Facing such tough market conditions, we must focus more than ever before on producing high-quality materials that meet our clients’ expectations and standards. Otherwise, paper from municipalities will be impossible to sell.
“Globally speaking, these are very difficult times. Prices plummeted in 2019 and the downtrend has continued into 2020,” says Petithuguenin. “Not all stocks will find outlets and some deinking qualities might just be stockpiled. As said before, the only certainty is that we must focus on quality – it was the same during the previous crisis and it is still more necessary than ever for us to produce a high-quality product.”
So what’s next in 2020? Petithuguenin concludes, “It’s hard to say. In Europe, such low prices might lead to reduced tonnages becoming available as there would no longer be an incentive to sort. Some packaging might shift from plastic to cardboard, improving demand that will also be boosted by two new paper mills projected for the second quarter, while South East Asia will continue to provide reasonable demand. The main issue remains deinking but collection will necessarily decrease, thus leading to some equilibrium. To get through this storm, we must adapt to the needs of buyers and make sure every delivery is paid for.”
The latest take on the troubled markets of 2019 and early 2020 by Ranjit Baxi of J&H Sales International Ltd (GBR) confirms that 2019 started with a positive outlook for growth, but this slowed owing to the uncertainty surrounding the US/China trade war that plagued trading throughout the year. Continued US/China trade uncertainty is also projected to dampen China’s GDP growth for 2020 to around 5.5%. Additional fiscal measures and monetary easing, in addition to structural reforms over the course of 2020, will be enforced to try and stimulate domestic demand.
The increasing US/China tariffs on trade continue to reduce the volume of containers in and out of China, which in turn is reflected in rising sea freight rates. Furthermore, freight rates increased from December to take account of the IMO2020 low sulphur surcharge – the new fuel regulation which came into effect from January 1 this year.
Fibre exports during last year’s fourth quarter were governed by the staged release of Chinese import licences which added up to around 11 million tons for the year as compared to some 18 million tons for 2018. As exporters looked to other markets for support, they were faced with equally tougher regulations imposed during the quarter.
Indonesia closed its doors to fibre imports for a few weeks in November and December before reopening export inspections on December 17 for a period of six months, by which time its government intends to have implemented new import controls on fibre quality as well as a ban on the importation of mixed paper.

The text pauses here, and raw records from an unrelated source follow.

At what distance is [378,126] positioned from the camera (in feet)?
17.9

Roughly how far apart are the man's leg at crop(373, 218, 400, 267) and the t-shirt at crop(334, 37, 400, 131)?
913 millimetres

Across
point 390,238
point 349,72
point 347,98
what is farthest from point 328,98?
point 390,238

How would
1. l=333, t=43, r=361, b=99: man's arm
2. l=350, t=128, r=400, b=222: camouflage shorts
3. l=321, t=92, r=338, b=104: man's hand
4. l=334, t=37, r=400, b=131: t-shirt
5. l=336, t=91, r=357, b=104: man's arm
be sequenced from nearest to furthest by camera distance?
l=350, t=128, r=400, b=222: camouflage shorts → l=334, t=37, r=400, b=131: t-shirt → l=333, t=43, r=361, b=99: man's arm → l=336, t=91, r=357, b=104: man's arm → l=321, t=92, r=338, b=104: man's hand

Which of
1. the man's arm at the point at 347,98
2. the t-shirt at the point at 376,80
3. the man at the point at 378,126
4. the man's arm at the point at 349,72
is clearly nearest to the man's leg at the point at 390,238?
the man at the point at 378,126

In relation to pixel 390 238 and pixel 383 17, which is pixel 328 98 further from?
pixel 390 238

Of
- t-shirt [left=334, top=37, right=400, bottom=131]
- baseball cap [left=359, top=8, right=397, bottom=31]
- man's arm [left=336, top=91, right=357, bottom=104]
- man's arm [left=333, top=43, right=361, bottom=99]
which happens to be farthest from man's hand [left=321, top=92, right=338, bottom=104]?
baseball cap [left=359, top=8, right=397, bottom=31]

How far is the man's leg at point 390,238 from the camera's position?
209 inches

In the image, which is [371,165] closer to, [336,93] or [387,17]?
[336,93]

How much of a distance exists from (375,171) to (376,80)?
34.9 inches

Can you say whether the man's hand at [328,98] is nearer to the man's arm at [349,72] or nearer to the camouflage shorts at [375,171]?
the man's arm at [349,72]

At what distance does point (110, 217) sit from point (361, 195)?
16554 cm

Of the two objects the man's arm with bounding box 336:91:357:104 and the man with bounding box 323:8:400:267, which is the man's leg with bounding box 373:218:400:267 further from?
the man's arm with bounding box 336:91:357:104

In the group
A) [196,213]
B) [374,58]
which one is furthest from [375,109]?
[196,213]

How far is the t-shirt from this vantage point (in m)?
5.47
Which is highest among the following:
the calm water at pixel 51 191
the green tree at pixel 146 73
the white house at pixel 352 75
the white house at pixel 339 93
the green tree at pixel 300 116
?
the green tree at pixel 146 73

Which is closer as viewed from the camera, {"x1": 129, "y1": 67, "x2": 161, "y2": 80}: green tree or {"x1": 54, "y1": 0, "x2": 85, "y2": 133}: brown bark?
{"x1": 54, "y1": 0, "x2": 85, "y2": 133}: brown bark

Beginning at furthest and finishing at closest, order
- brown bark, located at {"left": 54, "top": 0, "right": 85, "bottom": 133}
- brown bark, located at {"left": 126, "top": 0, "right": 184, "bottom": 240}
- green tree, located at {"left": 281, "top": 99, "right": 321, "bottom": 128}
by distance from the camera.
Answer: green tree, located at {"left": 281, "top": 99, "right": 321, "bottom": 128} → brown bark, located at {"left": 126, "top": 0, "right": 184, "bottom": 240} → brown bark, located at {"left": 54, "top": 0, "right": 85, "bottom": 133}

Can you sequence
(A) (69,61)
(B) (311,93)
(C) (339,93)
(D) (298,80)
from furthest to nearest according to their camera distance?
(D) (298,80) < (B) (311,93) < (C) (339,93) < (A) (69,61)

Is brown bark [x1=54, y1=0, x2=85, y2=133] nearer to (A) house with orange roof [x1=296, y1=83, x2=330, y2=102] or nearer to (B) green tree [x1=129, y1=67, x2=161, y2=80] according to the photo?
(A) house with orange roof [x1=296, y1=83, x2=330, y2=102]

Indian customs officials have embarked on similar import controls by examining all mixed paper containers arriving at the port of Mundra. If imported fibre is found on inspection to be of poor or co-mingled quality containing municipal solid waste etc., then the containers will be re-exported to the port of origin. The inspection process is slowly resulting in congestion at the port of Mundra (close to 700 containers are understood to be awaiting clearance).
All in all, the final quarter of 2019 was a difficult and challenging one for exporters who were not only grappling with falling prices and increasing freight rates but also trading in fear of the sudden imposition of unilateral regulations affecting cargo already shipped.
“Exporters are looking forward to a new direction from the market now the Chinese New Year has concluded, especially following the announcement that exports of recycled fibres and other scrap grades will not be allowed into China as of January 1 2021,” concludes Baxi. Markets are projecting total fibre imports into China for 2020 to be in the region of 5 to 7 million tons.